→ Okuma Metni:

:::::

Ayrımcılık yapan Başbakan suçlu da, o yemeğe katılan medya temsilcileri sütten çıkma ak kaşık mı?


B)Medyanın temsil ettiği değerler
Önünü iliklediğini vurgulamak için elini ceket düğmesinden bir an olsun ayırmayanı, 3 milyar 755 milyon liralık cezaya uğrayan kendileri değilmişçesine uzlaşma kahkahalarıyla tokalaşanı, başının okşanmasını bekleyeni, üç numaralı koyun bakışını atıp biata hazırım mesajı çakanı, kırmızı kurdele takılmış öğrenci edasıyla kasım kasım kasılanı ile medyanın sütten çıkan ak kaşık olmadığı ortada da, ağızlarının suyunun akışına şahit olduğumuz o iftar masasından sonra, çoğunun aktan çıkan kaşıklar olarak topluma kimbilir neleri ‘yedirmeye’ kalkışacaklarından eminim.
Genelkurmay’ın akreditasyon uygulamasını protesto etmek üzere kaleminden kan damlayan abiler; bakıyorum da iktidarın korku politikası, Demokles’in kılıcı gibi tepenizde sallanırken pek memnun kalmışsınız Başbakan’ın akreditasyonundan?

:::::

(Ham kayıtlar)
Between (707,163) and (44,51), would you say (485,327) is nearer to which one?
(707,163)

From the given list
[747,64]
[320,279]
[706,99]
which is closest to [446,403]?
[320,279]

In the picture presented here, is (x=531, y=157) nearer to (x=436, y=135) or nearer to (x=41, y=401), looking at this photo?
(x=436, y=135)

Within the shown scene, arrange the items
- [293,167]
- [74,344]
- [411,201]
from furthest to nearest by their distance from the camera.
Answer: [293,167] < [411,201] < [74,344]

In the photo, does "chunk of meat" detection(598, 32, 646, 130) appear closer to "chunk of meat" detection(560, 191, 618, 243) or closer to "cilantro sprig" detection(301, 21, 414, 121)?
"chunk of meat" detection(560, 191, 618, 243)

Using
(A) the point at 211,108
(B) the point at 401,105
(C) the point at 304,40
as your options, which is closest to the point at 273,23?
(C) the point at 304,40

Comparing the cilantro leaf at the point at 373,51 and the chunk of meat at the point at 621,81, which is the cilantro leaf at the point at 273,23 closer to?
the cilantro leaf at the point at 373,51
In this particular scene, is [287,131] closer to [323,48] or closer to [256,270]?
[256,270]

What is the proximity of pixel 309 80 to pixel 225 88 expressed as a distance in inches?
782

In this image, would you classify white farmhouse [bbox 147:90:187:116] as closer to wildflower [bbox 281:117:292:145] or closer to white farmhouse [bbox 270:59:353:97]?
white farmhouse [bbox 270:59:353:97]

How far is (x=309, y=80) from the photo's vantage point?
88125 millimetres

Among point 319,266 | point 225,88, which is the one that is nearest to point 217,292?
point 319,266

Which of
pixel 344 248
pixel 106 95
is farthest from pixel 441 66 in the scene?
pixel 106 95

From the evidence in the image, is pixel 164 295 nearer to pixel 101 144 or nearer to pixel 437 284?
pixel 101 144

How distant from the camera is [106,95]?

:::::

→ Yapılacaklar:
• A. Kayıtlarda "In this particular" ifadesini içeren satırdan kayıtların sonuna kadar uzanan satırları, iki uç da dahil olmak üzere, hiçbir değişiklik yapmadan yazın.
• B. Medya ile Başbakan'ın iftar yemeği konulu metni kaldığı yerden devam ettirin.
Metin ile kayıtlar birbirinden bağımsızdır.

→ Görev Yanıtları:
• A.
In this particular scene, is [287,131] closer to [323,48] or closer to [256,270]?
[256,270]

What is the proximity of pixel 309 80 to pixel 225 88 expressed as a distance in inches?
782

In this image, would you classify white farmhouse [bbox 147:90:187:116] as closer to wildflower [bbox 281:117:292:145] or closer to white farmhouse [bbox 270:59:353:97]?
white farmhouse [bbox 270:59:353:97]

How far is (x=309, y=80) from the photo's vantage point?
88125 millimetres

Among point 319,266 | point 225,88, which is the one that is nearest to point 217,292?
point 319,266

Which of
pixel 344 248
pixel 106 95
is farthest from pixel 441 66 in the scene?
pixel 106 95

From the evidence in the image, is pixel 164 295 nearer to pixel 101 144 or nearer to pixel 437 284?
pixel 101 144

How distant from the camera is [106,95]?

• B.
Ha siz bir de Genelkurmay’ın 30 Ağustos resepsiyonunda, davetlilerin Başbuğ ve kuvvet komutanları ile tokalaşmak için kapıda oluşturduğu kuyruğu eleştirmiştiniz değil mi?
Şöyle bir baktım da, kılık kıyafet kontrolünden geçecek ilkokul öğrencileri gibi nasıl da dizilmiştiniz, Erdoğan’a saygılarınızı bildirme kuyruğuna. Nasıl da heyecan içinde bekliyordunuz sıranın size gelmesini. İki dirhem bir çekirdek hazırlanmıştınız ama, hoca bu belli mi olurdu, takar mı takardı değil mi?
Hayalkırıklığı yarattığını söyleyemeyeceğimiz, ama topluma kimsenin söylediği kadar demokrat, söylediği kadar milli, söylediği kadar barışçıl, söylediği kadar adil olmadığını göstermek görevimizi yerine getirmek adına da kaleme almaktan geri duramadığımız o iftar yemeğinin ardından iki çift lafımız var Başbakan’a; biri hatırlatma, biri teklif:
Velev ki o masa Edibe Hanım’ın eseri, eğer bu yolla kul hakkına girmiş iseniz günahınızın bedelini danışmanınız mı ödeyecek sanıyorsunuz?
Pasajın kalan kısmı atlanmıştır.